Shahid's heft is the only thing that keeps up the momentum in a mediocre rehash, dumbed down by flimsy motive and mindless bravado, sighs Sukanya Verma.
Just when you thought Shahid Kapoor's appetite for rowdy, reckless characters had its fill in Kabir Singh, Rosshan Andrrews casts him as a boorish cop in and as Deva.
Left with no memory of his former furious self after a road accident, he tries to retrace a story of bromance and betrayal that's integral to solving the case he was about to lift the lid on until that ill-fated moment.
Deva is a remake of Andrrews' 2013 Malayalam drama, Mumbai Police -- with a Ship of Theseus paradox (if all the parts of a ship are replaced, is it still the same ship?).
But with its big tweaks and small, shuffled chronology and pig-headed attitude, it undermines the moral dilemma and irony of the original by asserting its hypermasculinity to the hilt.
Mumbai Police, which was a code name for the camaraderie shared by a trio of cops, achieved its punch by delving deeper into the emotion of fear and defence mechanism. It's not coming out of the closet but the scrutiny it invites, triggering one's panicking impulses to a devastating effect that rendered the drama its distinction.
There's almost an element of Shakespearean tragedy, writers Bobby-Sanjay weave into this police procedural governed by the consequences of rash actions, something Shahid under Vishal Bhardwaj's skilful eye in Haider has mastered and manifested in the likes of Udta Punjab and Kabir Singh.
Except Deva's Pushpa-fied tone doesn't have time to brood on the psychological upheavals as it brandishes its swaggering action by the numbers.
Shahid's rippling physicality and unhinged vigour is the only thing that keeps the momentum going in a mediocre rehash dumbed down by flimsy motive and mindless bravado.
Too often Deva's hyper aesthetics feel like a dialled up remake of a Telugu potboiler, forsaking the nuances in the Malayalam school of filmmaking for boisterous song and dance and slow-motion machismo.
For homey touches, Don's title song and Amitabh Bachchan's iconic Deewaar pose aspire to find angry young man echoes in Deva's outdated daddy issues and social complexities.

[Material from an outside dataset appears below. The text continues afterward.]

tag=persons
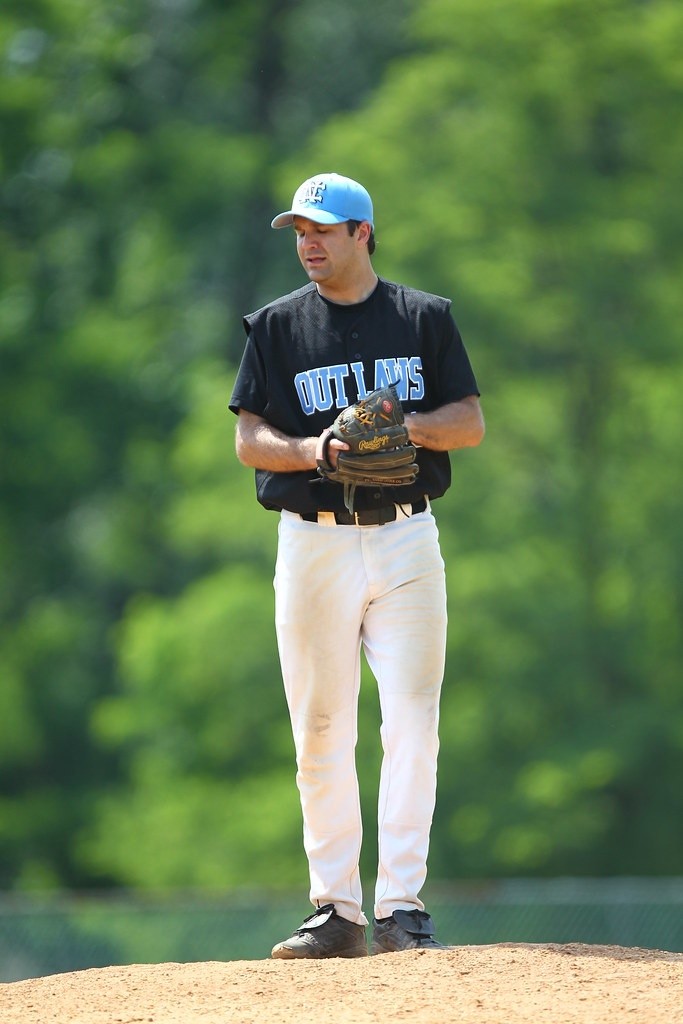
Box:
[229,176,484,959]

Sans the Vijay brand of vulnerability though, Deva's aggression is all the more empty and glaring.
Set inside the Mumbai police, which is portrayed like a dangerously wayward organisation bereft of law and order, the Amar Akbar Anthony of khaki verse -- Dev Ambre (Shahid Kapoor), Farhan Khan (Pravesh Rana) and Rohan DSilva (Pavail Gulati) -- ruffle a shady politician's feathers as well as make a dent in mafia monopoly even as Pooja Hegde checks off the righteous journalist stereotype and obligatory love interest in a bit role.
Whatever little intrigue the movie has to offer kicks off following Dev's amnesia and the mysterious death of a colleague.

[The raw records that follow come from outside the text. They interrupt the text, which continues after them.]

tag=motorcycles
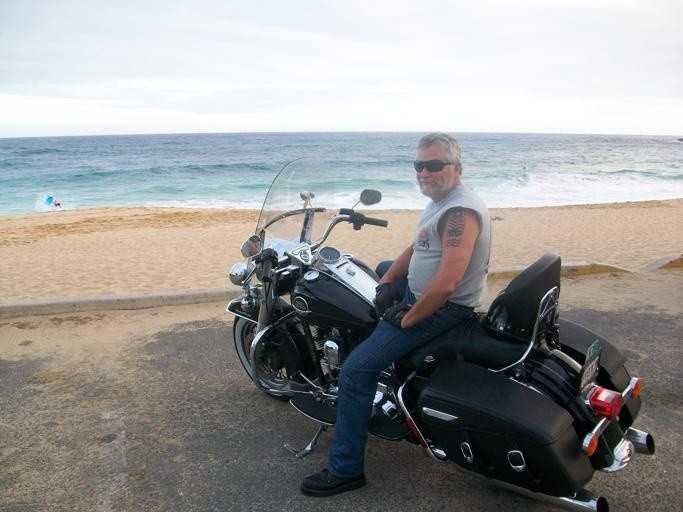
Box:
[226,157,655,512]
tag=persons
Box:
[298,131,494,500]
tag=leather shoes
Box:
[301,469,366,497]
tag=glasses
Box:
[412,160,455,172]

As slick and glossy Deva tries to be when not resorting to sloppy VFX for fake looking monsoon or vehicle collisions, its elaborate setup neglects to establish the basics.
Not only does the BFF troika seem unlikely recipients of the Jai-Veeru trophy but even their flimsily conveyed predicament is all too wishy-washy -- be it Deva's hostility stemming from the scars of an ugly past, Rohan's mixed feelings on dishonesty and dosti or Farhan cleaning after his friend's mess.

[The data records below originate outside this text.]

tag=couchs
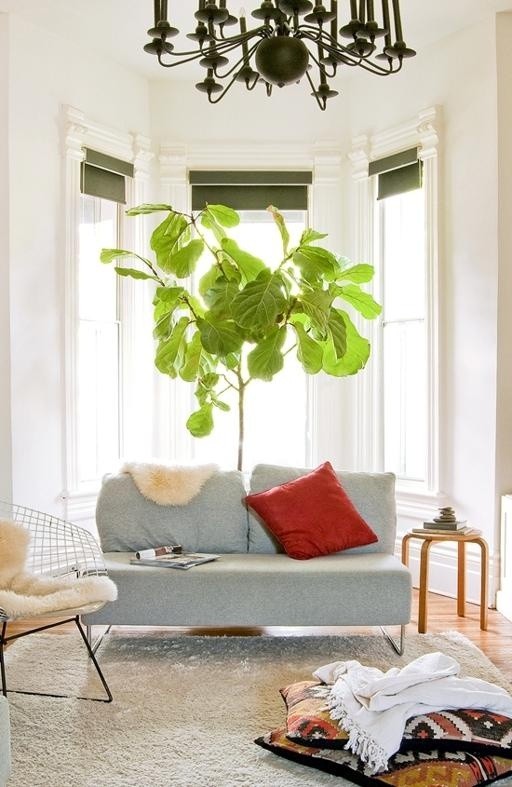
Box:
[72,461,413,656]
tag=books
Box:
[424,521,468,531]
[412,527,473,535]
[130,544,222,570]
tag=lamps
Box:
[142,1,416,113]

You'd expect better when the people behind the changes are the creators of the original.
Alas, like many Hindi remakes of acclaimed South movies, a bold, clever, layered thriller takes the shape of a safe playing vanity project.
Quite needless when you already know the extent of Shahid Kapoor's talent.
The only person who needs reminding, in a movie, ironically, about remembering, is him.